> _The input_
*** Begin section ***
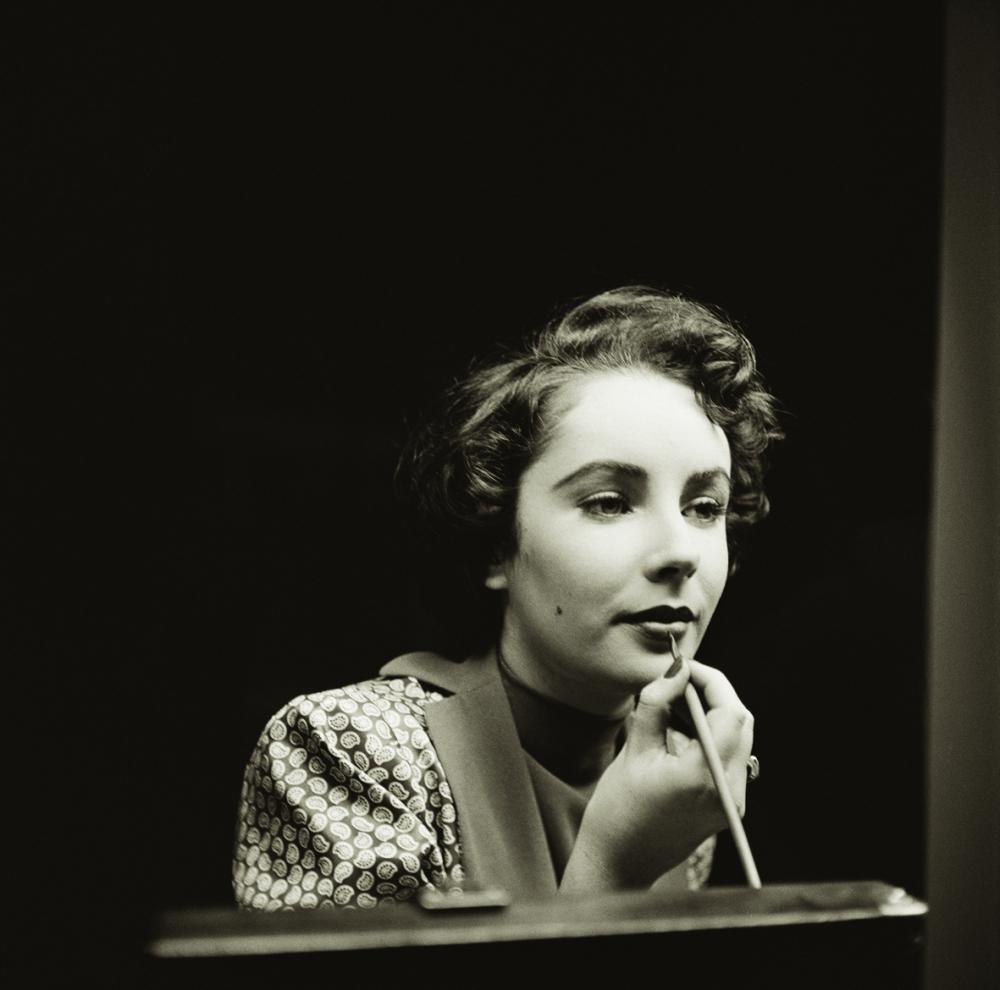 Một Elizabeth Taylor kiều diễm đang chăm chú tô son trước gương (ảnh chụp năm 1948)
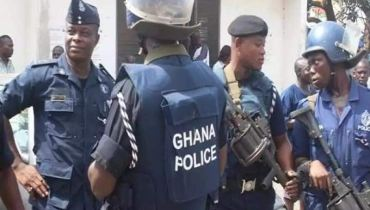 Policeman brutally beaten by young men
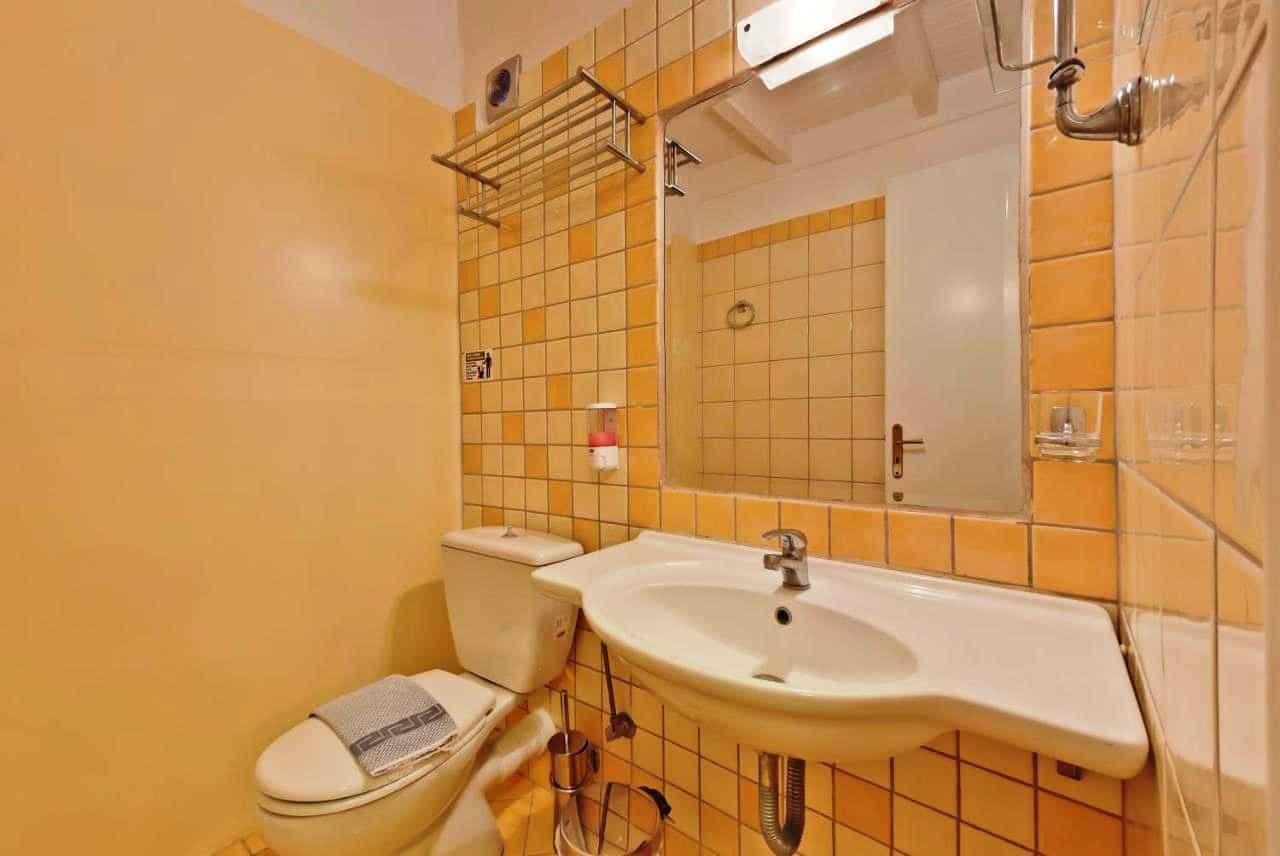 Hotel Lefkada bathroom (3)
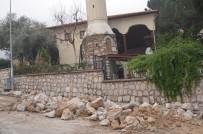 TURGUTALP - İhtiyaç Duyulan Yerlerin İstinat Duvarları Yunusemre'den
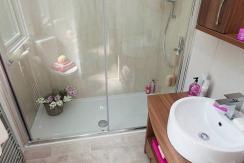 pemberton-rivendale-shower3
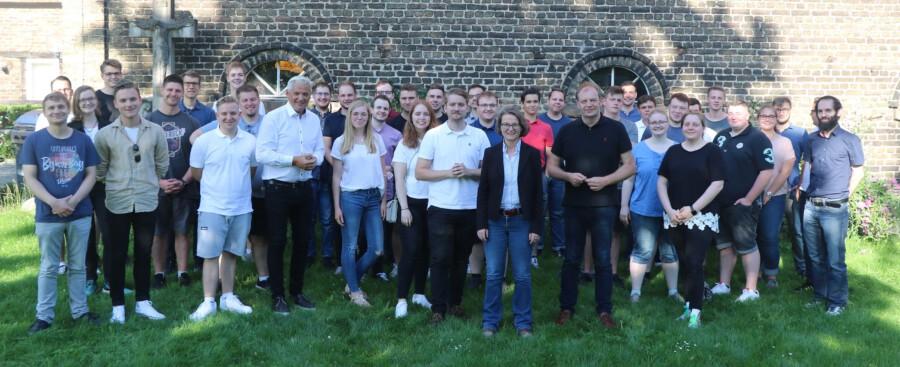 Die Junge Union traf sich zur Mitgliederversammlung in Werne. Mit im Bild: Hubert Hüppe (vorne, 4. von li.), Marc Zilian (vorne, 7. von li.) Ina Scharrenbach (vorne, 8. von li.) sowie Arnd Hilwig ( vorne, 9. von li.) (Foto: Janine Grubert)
*** End section ***
*** Begin section ***
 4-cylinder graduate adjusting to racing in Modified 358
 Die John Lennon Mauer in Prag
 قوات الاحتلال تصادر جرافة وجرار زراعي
*** End section ***
*** Begin section ***
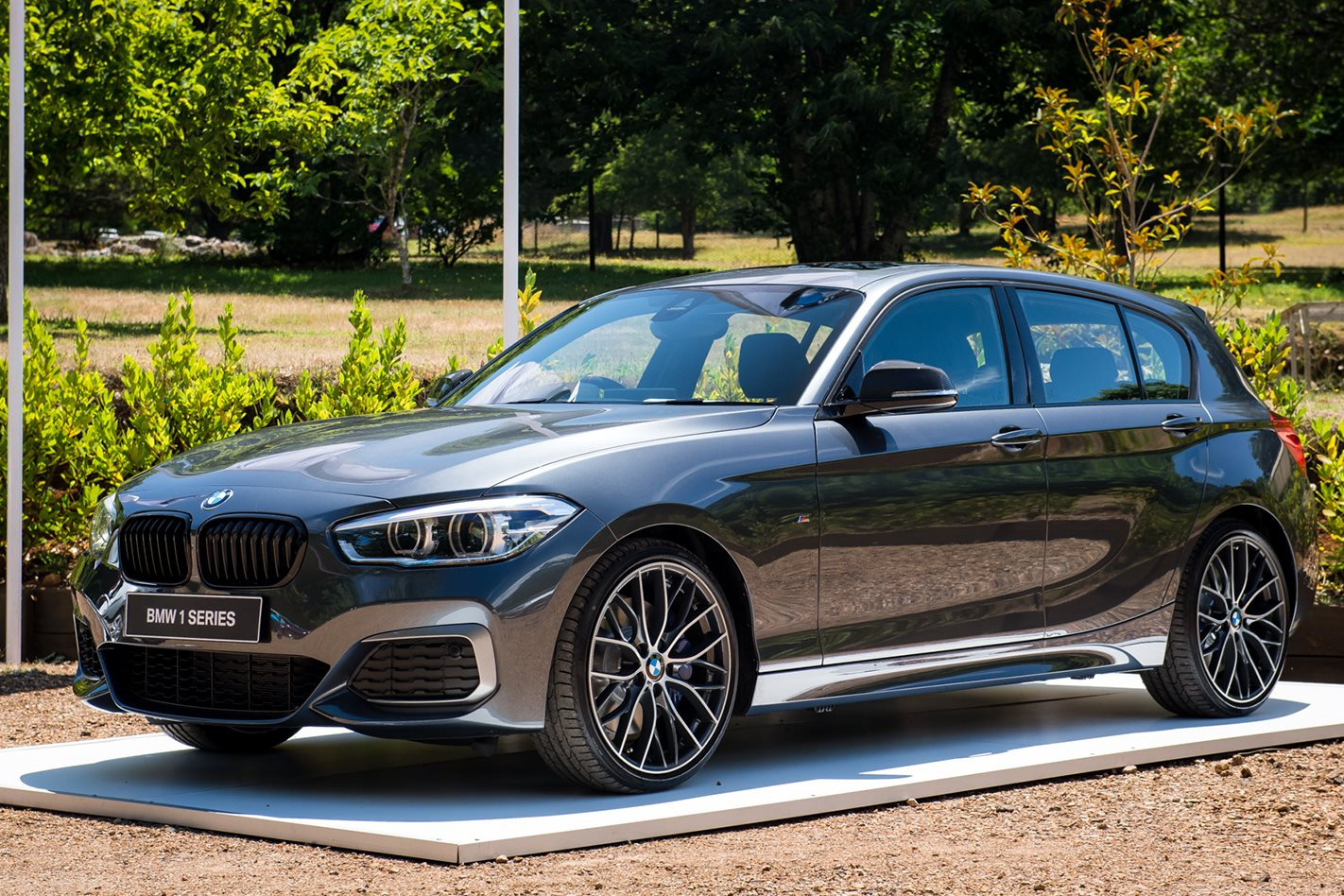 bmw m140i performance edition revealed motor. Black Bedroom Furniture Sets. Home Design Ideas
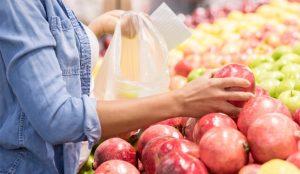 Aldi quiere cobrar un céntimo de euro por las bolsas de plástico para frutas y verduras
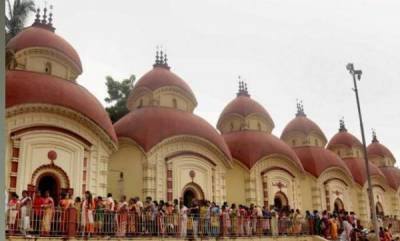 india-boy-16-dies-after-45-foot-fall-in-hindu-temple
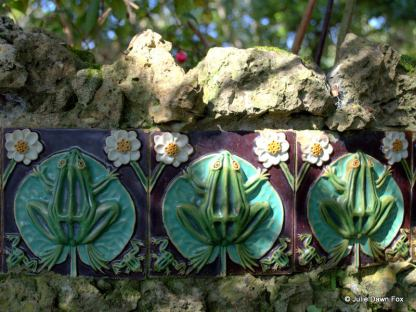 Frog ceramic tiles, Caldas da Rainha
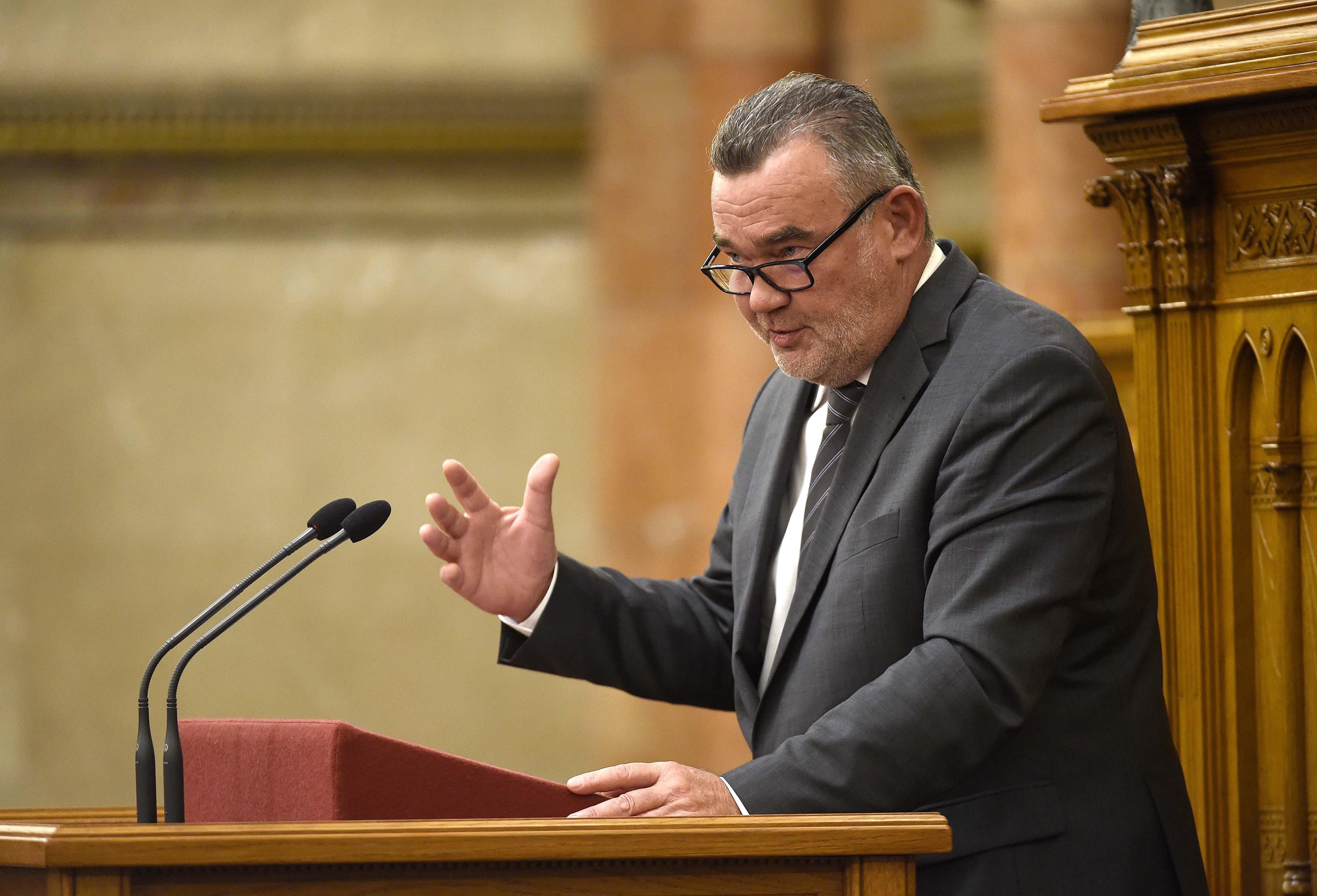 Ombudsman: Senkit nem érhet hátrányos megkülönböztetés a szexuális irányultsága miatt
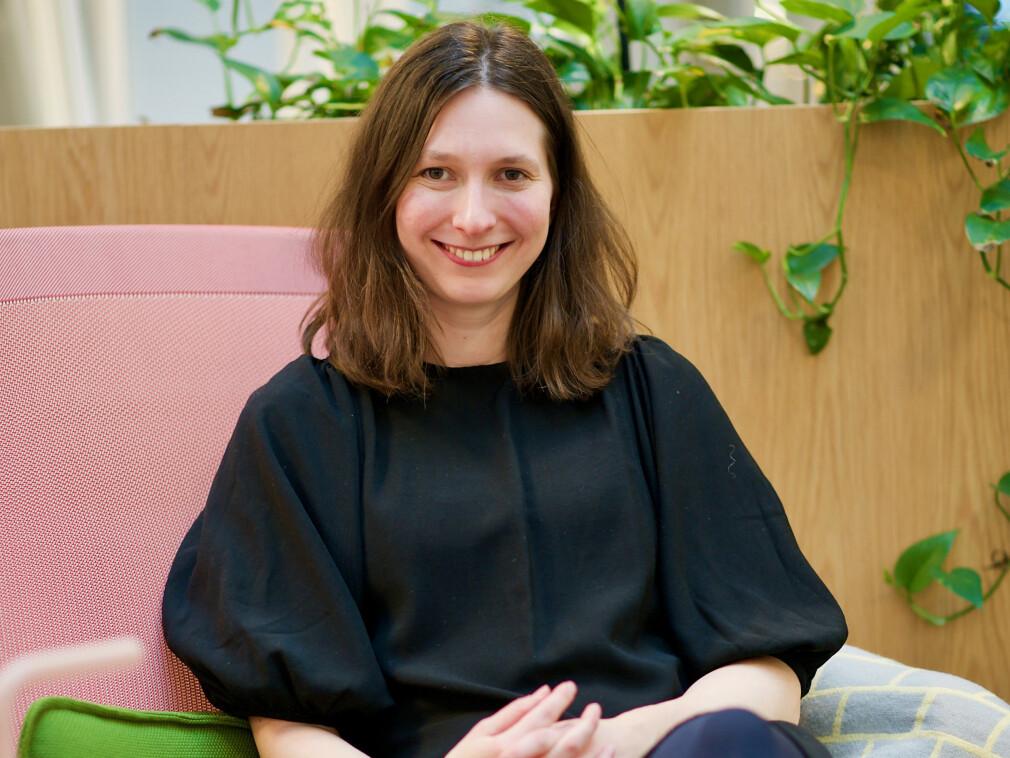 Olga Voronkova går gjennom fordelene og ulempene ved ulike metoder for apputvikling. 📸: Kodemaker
*** End section ***
> _Your goal_
Only the lines above starting at the one containing "4-cylinder graduate adjusting" and ending at the one containing "قوات الاحتلال تصادر جرافة وجرار زراعي", both included, are to be returned, exactly as they read.

> _Reply to the task_
 4-cylinder graduate adjusting to racing in Modified 358
 Die John Lennon Mauer in Prag
 قوات الاحتلال تصادر جرافة وجرار زراعي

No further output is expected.